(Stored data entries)
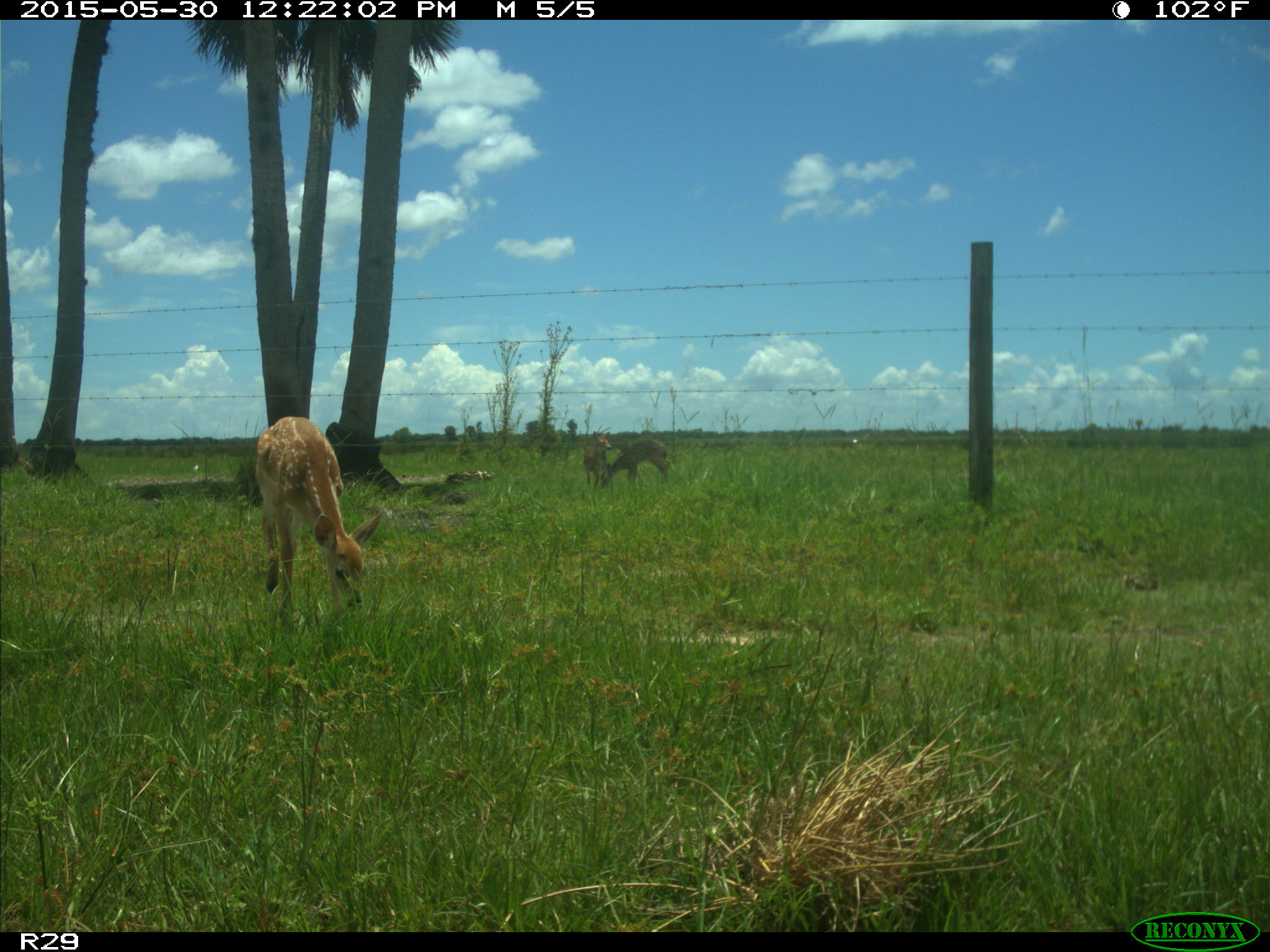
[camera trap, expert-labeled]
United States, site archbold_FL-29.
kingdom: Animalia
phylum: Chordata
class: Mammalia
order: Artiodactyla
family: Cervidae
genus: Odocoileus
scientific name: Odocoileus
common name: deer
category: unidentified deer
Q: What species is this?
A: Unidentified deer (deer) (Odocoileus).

* * *

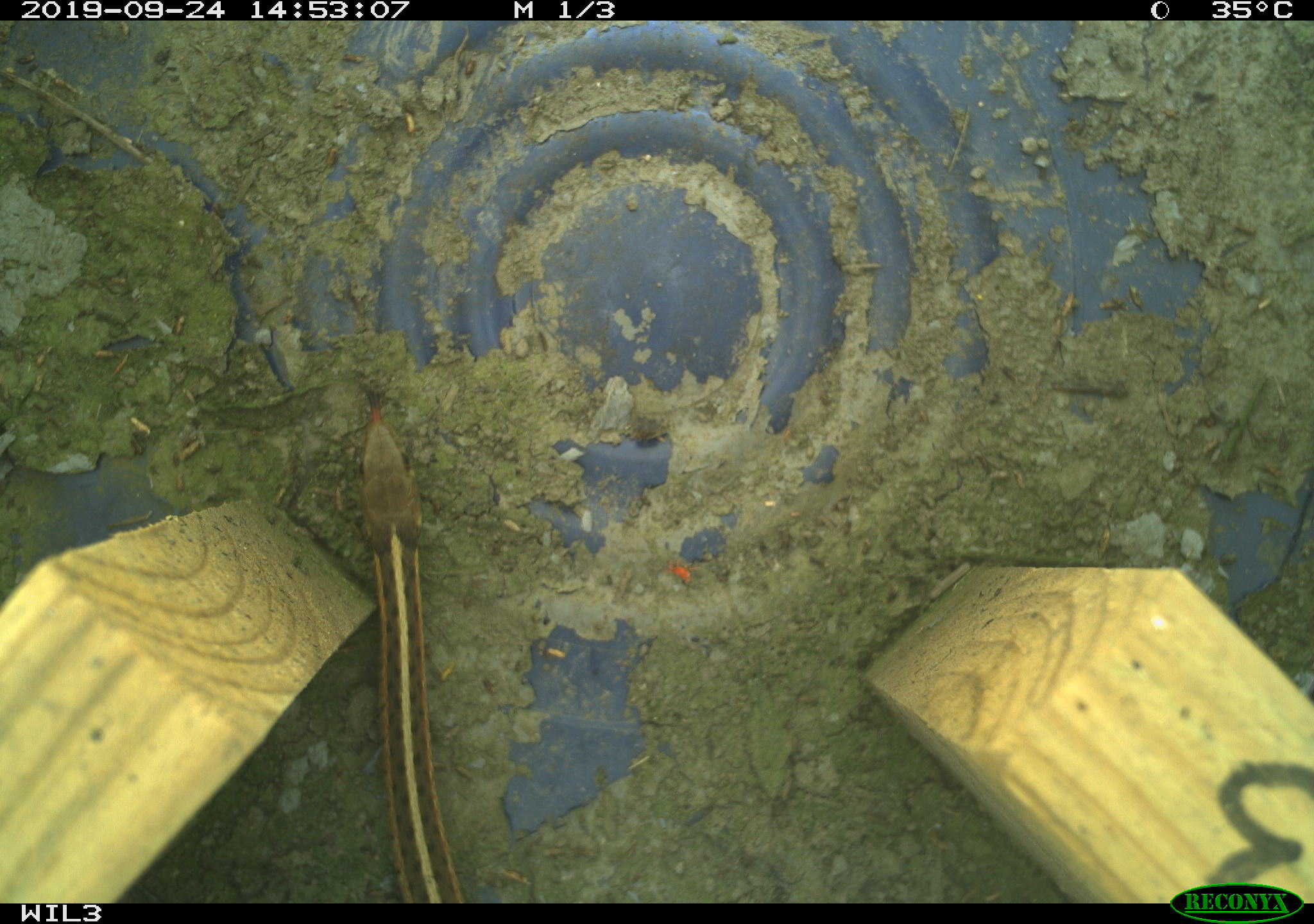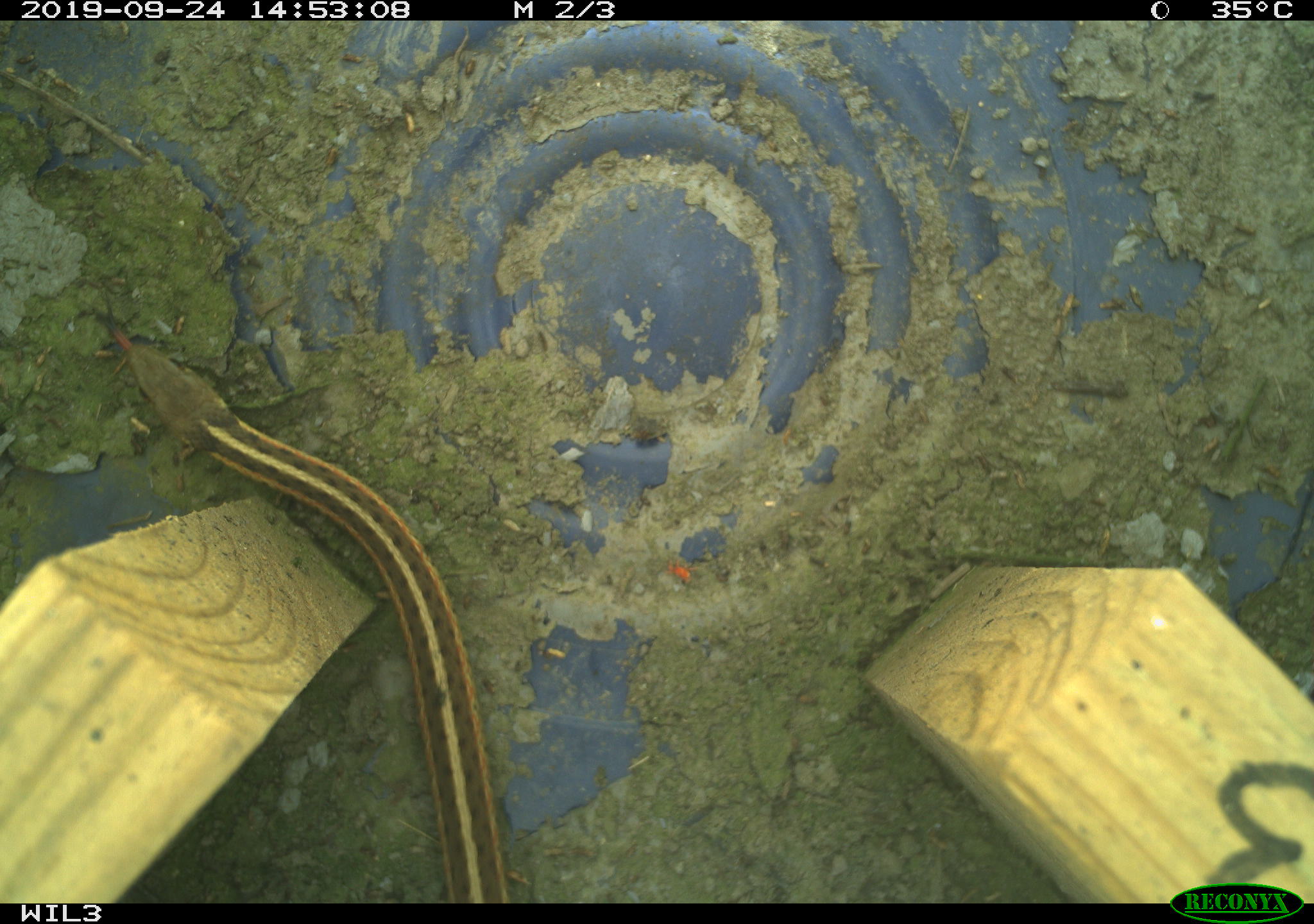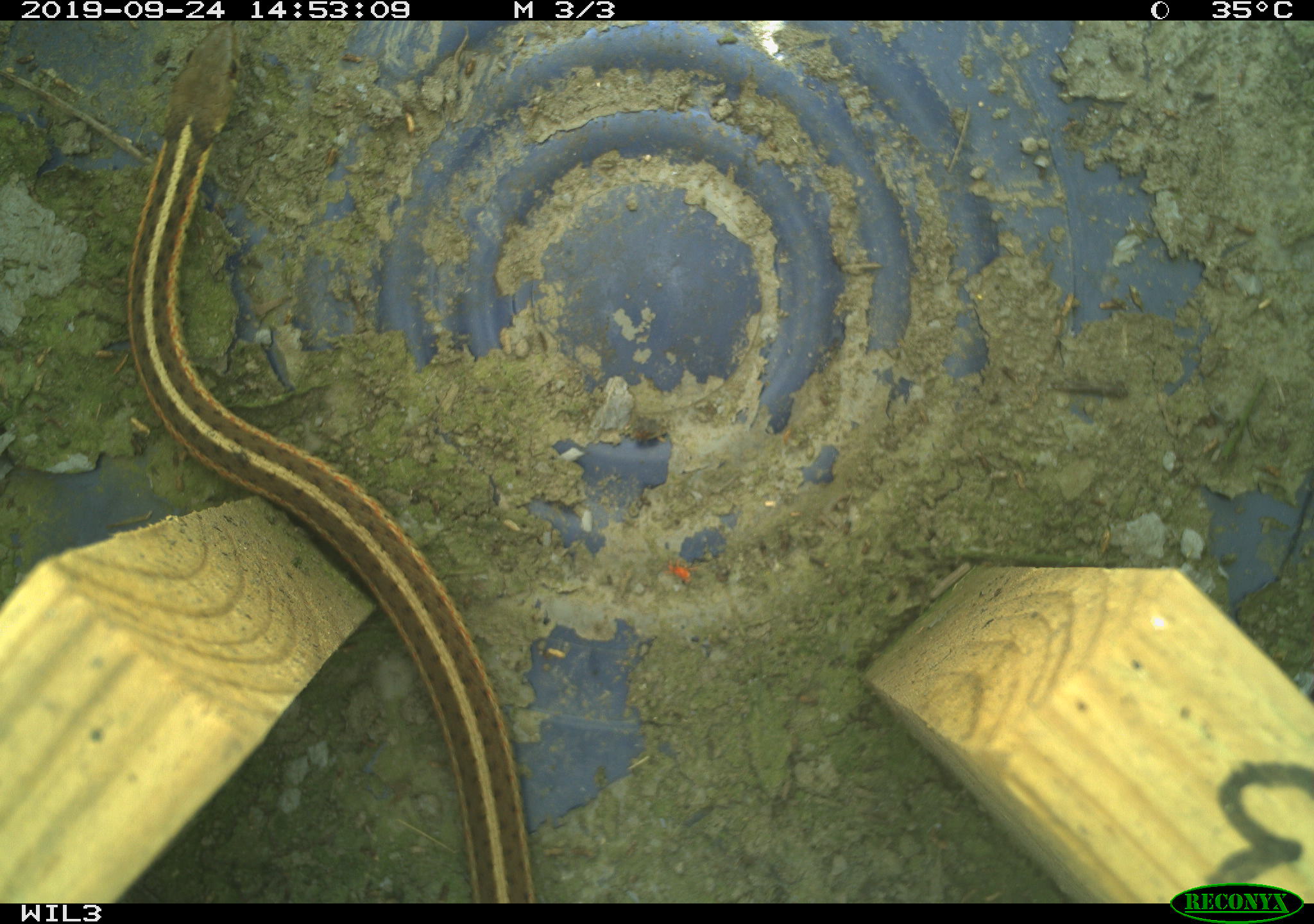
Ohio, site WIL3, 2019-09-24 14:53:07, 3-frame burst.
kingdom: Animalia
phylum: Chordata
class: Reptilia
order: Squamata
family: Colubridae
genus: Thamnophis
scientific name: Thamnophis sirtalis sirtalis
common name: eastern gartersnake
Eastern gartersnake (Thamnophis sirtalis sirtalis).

**About this task**
An exact, complete copy of the lines above from the one with "[camera trap, expert-labeled]" through the one with "category: unidentified deer" is the whole answer.

**Result of the task**
[camera trap, expert-labeled]
United States, site archbold_FL-29.
kingdom: Animalia
phylum: Chordata
class: Mammalia
order: Artiodactyla
family: Cervidae
genus: Odocoileus
scientific name: Odocoileus
common name: deer
category: unidentified deer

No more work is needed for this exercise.